2013 BMW X5 review
* Third generation of BMW's biggest SUV * 245bhp 3.0-litre diesel engine tested * New rival for Range Rover Sport...
The BMW X5 was one of the first road-focused SUVs, and this new third-generation model is even further removed from the off-road roots its looks belie – some versions don’t even have four-wheel drive.
However, the latest X5 faces a tougher task than any of its predecessors, because it has to fend off competition from some very strong rivals, including the latest Range Rover Sport, Mercedes ML and Porsche Cayenne.
The new X5 carries over the old car’s basic underpinnings and several of its engines – including its six-cylinder 3.0-litre diesels – but a new 215bhp four-cylinder diesel (badged 25d) joins the line-up, which in rear-wheel-drive form emits just 149g/km of CO2.
Other changes are a new lighter and stiffer bodyshell, a posher interior, more equipment and some new gadgets.

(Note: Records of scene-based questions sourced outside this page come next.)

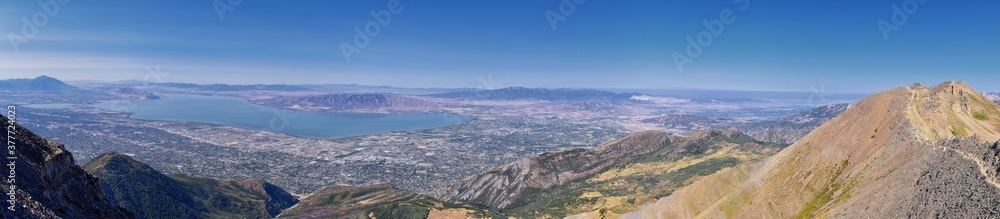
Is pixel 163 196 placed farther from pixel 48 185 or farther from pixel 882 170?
pixel 882 170

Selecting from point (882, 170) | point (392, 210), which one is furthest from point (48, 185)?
point (392, 210)

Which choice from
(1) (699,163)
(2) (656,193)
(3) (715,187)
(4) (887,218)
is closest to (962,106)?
(3) (715,187)

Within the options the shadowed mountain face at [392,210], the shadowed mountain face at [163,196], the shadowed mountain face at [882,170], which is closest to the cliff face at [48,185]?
the shadowed mountain face at [882,170]

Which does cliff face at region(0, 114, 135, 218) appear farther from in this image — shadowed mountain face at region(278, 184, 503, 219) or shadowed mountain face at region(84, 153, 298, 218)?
shadowed mountain face at region(84, 153, 298, 218)

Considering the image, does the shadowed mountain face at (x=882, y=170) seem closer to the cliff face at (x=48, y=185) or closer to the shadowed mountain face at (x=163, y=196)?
the cliff face at (x=48, y=185)

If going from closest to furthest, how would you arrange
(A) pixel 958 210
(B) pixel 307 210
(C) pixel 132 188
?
Result: (A) pixel 958 210 < (C) pixel 132 188 < (B) pixel 307 210

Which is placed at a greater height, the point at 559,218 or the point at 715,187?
the point at 715,187

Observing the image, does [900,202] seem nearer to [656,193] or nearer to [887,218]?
[887,218]
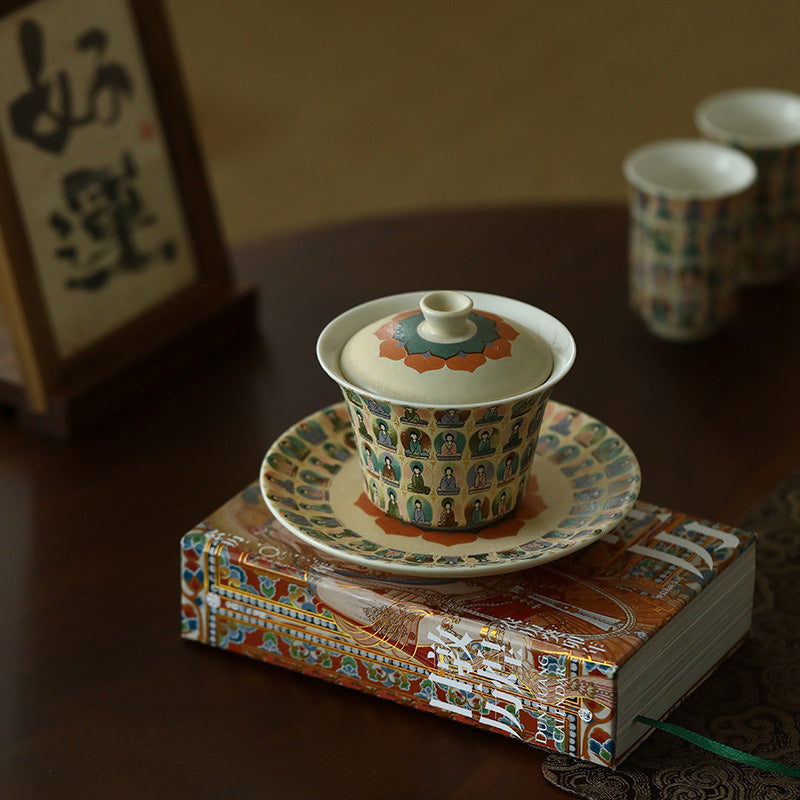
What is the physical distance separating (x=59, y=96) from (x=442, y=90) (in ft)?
7.12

What’s the 2013 BMW X5 like to drive?
We tried the 254bhp 3.0 diesel (badged xDrive30d), which is likely to account for around two-thirds of UK sales. It’s seriously punchy, pulling strongly from around 1800rpm, while the standard eight-speed automatic gearbox shifts slickly and intuitively in most situations. It’s just a shame the engine isn’t as smooth as the V6 diesel in the latest Range Rover Sport; you feel more pedal vibration when accelerating.

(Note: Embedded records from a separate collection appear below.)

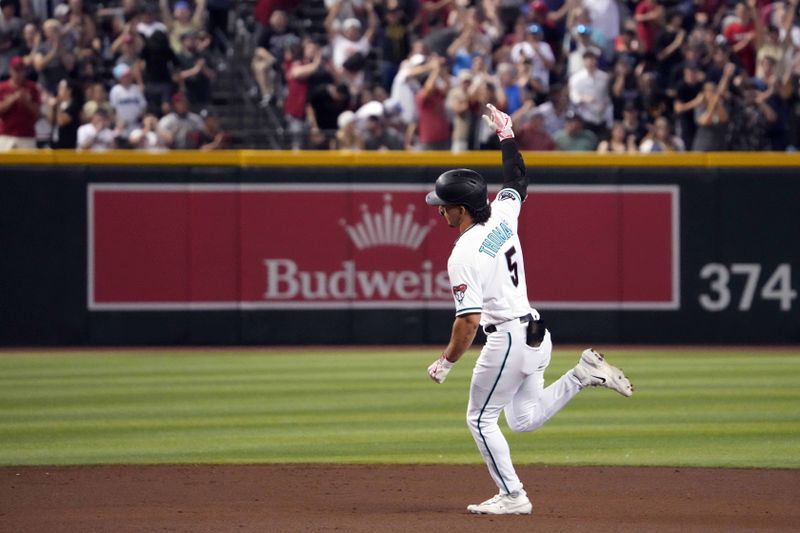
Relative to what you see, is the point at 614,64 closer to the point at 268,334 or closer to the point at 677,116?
the point at 677,116

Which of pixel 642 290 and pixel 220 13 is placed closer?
pixel 642 290

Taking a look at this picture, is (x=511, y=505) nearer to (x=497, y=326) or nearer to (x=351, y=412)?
(x=497, y=326)

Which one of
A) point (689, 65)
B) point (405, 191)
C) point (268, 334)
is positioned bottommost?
point (268, 334)

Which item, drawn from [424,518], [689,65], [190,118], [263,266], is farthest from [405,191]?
[424,518]

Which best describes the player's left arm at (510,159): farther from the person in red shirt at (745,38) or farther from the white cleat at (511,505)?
the person in red shirt at (745,38)

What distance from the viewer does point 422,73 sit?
18.5 m

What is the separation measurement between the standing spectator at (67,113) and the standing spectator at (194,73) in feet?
5.02

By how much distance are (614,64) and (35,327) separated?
8.46m

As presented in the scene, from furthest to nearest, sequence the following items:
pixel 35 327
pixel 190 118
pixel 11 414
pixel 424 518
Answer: pixel 190 118 → pixel 35 327 → pixel 11 414 → pixel 424 518

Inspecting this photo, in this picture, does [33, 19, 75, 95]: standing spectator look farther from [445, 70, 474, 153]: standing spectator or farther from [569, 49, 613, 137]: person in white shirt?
[569, 49, 613, 137]: person in white shirt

There’s also drone from the engine bay that never quite disappears, plus a bit too much wind noise at motorway speeds. The X5 supresses road noise better than a Porsche Cayenne, but this is still an everpresent companion at motorway speeds.
The 30d rides on conventional steel springs in entry-level SE trim, but our test car was an M Sport model with adaptive suspension. In Sport mode, the ride is downright uncomfortable, and even in Comfort, things get rather choppy on pockmarked and patched-up road surfaces. The optional 20-inch alloys fitted to our test car (19s come as standard) probably didn’t help matters.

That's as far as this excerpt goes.